Gematik agiert aus einer Position der Stärke
Gematik und Ärzte stehen bei der Telematikinfrastruktur gerade am Anfang der Digitalisierung in der Medizin. Noch laufen auf der Telematikinfrastruktur keine, für die Patientenbehandlung relevanten Prozesse, dementsprechend entspannt können alle mit dem – schon wochenlang dauernden – Telematikinfrastruktur-Ausfall umgehen. Die Gematik agiert aus einer Position der Stärke, die ihr eigentlich erst zukommt, wenn die elektronische Arbeitsunfähigkeitsmeldung, ab 1.1.2021 Wirklichkeit geworden ist.
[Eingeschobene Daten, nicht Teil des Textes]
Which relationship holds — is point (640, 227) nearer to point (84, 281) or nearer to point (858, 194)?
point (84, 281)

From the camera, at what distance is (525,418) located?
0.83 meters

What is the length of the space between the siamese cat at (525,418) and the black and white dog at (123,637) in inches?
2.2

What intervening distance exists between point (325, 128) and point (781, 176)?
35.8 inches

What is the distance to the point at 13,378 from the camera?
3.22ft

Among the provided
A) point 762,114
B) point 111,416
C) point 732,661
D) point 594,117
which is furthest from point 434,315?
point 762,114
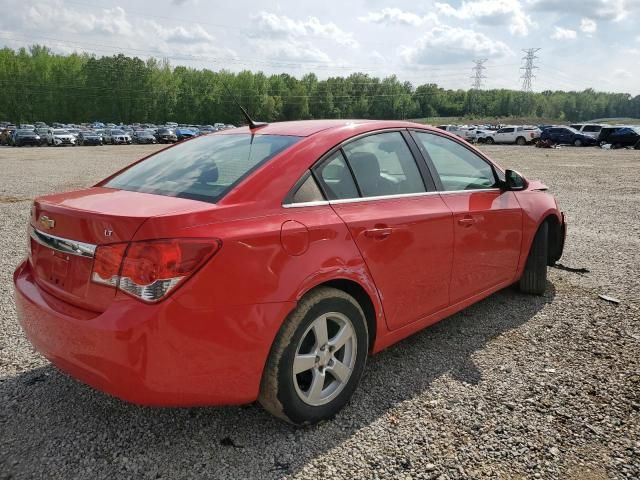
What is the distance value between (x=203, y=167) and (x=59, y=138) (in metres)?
49.5

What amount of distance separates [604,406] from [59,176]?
18.1 meters

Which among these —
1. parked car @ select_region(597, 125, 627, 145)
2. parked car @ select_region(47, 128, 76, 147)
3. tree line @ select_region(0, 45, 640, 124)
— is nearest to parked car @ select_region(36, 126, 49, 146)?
parked car @ select_region(47, 128, 76, 147)

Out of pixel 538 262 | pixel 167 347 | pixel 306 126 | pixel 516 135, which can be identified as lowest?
pixel 538 262

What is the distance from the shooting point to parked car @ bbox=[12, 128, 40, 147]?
44250 mm

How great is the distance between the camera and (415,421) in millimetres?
2846

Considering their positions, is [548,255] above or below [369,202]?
below

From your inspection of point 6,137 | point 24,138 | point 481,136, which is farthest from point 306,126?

Dann werden Patienten, Krankenkassen und Arbeitgeber die Ärzteschaft unter Druck setzen, jede Störung unverzüglich zu reparieren.
Dabei geht es immer noch nur um Komfortfunktionen für die Medizinverwaltung. Da geht es noch nicht um Patientenwohl. Läuft irgendwann einmal die elektronische Patientenakte über die Telematikinfrastruktur, dann schwebt die Keule der Gefährdung des Patientenwohls über dem Kopf des Arztes. Gibt es ein Problem, dann beauftragt der Arzt ohne Diskussionen den IT-Dienstleister. Der wird seine Arbeit machen und dann eine Rechnung schicken. Zahlt der Arzt nicht, reagiert der Dienstleister beim nächsten Anruf des Arztes eben nicht mehr.
Bestrafung statt Dialog mit Ärzteschaft
Ach ja, das wäre für das Gesamtverständnis noch wichtig: freiwillig machen die meisten Ärzte bei der Telematikinfrastruktur nicht mit. Ärzte, die Zweifel am Sicherheitskonzept der Telematikinfrastruktur oder der Vorgehensweise der Gematik haben, sind seit dem 1.1.2020 mit einer Konventionalstrafe von 2,5 Prozent ihres Umsatzes belegt. Konsens? Verhandlung auf Augenhöhe? Vertrauen? Alles Fehlanzeige! Bad governance eben!